[Dataset rows]
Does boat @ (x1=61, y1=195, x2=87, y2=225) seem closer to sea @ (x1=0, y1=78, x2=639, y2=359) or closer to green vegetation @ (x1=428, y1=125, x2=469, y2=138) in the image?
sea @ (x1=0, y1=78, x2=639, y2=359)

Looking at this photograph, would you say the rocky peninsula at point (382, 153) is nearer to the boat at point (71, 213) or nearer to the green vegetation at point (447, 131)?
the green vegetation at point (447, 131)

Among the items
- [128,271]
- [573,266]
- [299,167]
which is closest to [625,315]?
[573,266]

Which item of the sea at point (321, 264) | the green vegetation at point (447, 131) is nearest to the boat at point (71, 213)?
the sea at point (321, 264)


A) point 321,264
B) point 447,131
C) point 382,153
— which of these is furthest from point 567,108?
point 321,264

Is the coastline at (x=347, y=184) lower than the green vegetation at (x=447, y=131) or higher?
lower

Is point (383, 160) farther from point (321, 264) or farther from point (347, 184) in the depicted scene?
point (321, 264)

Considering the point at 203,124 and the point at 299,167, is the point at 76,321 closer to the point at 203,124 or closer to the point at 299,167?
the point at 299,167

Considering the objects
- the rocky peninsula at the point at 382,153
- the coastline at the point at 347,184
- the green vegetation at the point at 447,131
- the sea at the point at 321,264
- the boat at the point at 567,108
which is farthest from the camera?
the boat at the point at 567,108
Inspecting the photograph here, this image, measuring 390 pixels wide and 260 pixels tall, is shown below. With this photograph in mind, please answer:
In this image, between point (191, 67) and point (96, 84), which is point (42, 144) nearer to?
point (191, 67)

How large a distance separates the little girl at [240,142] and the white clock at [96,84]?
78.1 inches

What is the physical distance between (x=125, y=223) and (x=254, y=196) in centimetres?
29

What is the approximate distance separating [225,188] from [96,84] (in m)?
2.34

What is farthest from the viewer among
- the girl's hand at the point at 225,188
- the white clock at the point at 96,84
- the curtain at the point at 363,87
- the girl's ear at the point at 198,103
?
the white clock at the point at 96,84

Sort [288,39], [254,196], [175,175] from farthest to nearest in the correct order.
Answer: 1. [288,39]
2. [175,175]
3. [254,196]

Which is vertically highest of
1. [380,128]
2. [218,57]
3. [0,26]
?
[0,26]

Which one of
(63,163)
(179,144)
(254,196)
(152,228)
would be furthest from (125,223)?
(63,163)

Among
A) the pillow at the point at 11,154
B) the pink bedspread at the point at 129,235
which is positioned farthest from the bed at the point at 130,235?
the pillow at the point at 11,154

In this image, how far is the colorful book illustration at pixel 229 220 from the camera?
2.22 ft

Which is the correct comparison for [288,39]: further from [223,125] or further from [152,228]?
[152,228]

**PROBLEM**
Copy all of the lines above word for word, changing nothing.

**COMPLETED TASK**
Does boat @ (x1=61, y1=195, x2=87, y2=225) seem closer to sea @ (x1=0, y1=78, x2=639, y2=359) or closer to green vegetation @ (x1=428, y1=125, x2=469, y2=138) in the image?
sea @ (x1=0, y1=78, x2=639, y2=359)

Looking at this photograph, would you say the rocky peninsula at point (382, 153) is nearer to the boat at point (71, 213) or nearer to the green vegetation at point (447, 131)?
the green vegetation at point (447, 131)

Among the items
- [128,271]
- [573,266]
- [299,167]
which is closest to [625,315]?
[573,266]

Which item of the sea at point (321, 264) | the green vegetation at point (447, 131) is nearest to the boat at point (71, 213)?
the sea at point (321, 264)


A) point 321,264
B) point 447,131
C) point 382,153
— which of these is furthest from point 567,108?
point 321,264

Is the coastline at (x=347, y=184) lower than the green vegetation at (x=447, y=131) or higher?
lower

Is point (383, 160) farther from point (321, 264) or farther from point (347, 184) in the depicted scene?
point (321, 264)

Considering the point at 203,124 and the point at 299,167, is the point at 76,321 closer to the point at 203,124 or closer to the point at 299,167?
the point at 299,167

Considering the objects
- the rocky peninsula at the point at 382,153
- the coastline at the point at 347,184
- the green vegetation at the point at 447,131
- the sea at the point at 321,264
- the boat at the point at 567,108
which is farthest from the camera?
the boat at the point at 567,108
Inspecting the photograph here, this image, measuring 390 pixels wide and 260 pixels tall, is shown below. With this photograph in mind, please answer:
In this image, between point (191, 67) and point (96, 84), which is point (42, 144) nearer to?
point (191, 67)

How large a distance separates the little girl at [240,142] and the white clock at [96,84]?
78.1 inches

What is the physical distance between (x=125, y=223) and (x=254, y=196) in centimetres?
29

What is the approximate distance separating [225,188] from [96,84] (in m)?
2.34

What is farthest from the viewer among
- the girl's hand at the point at 225,188
- the white clock at the point at 96,84
- the curtain at the point at 363,87
- the girl's ear at the point at 198,103
?
the white clock at the point at 96,84

Sort [288,39], [254,196], [175,175] from farthest to nearest in the correct order.
Answer: 1. [288,39]
2. [175,175]
3. [254,196]

Which is vertically highest of
1. [380,128]
2. [218,57]
3. [0,26]
?
[0,26]

Which one of
(63,163)
(179,144)
(254,196)
(152,228)
would be furthest from (125,223)?
(63,163)

Among
A) the pillow at the point at 11,154
B) the pink bedspread at the point at 129,235
which is positioned farthest from the bed at the point at 130,235?
the pillow at the point at 11,154

In this image, how far is the colorful book illustration at pixel 229 220 from the camera?
2.22 ft

Which is the correct comparison for [288,39]: further from [223,125] or further from [152,228]?
[152,228]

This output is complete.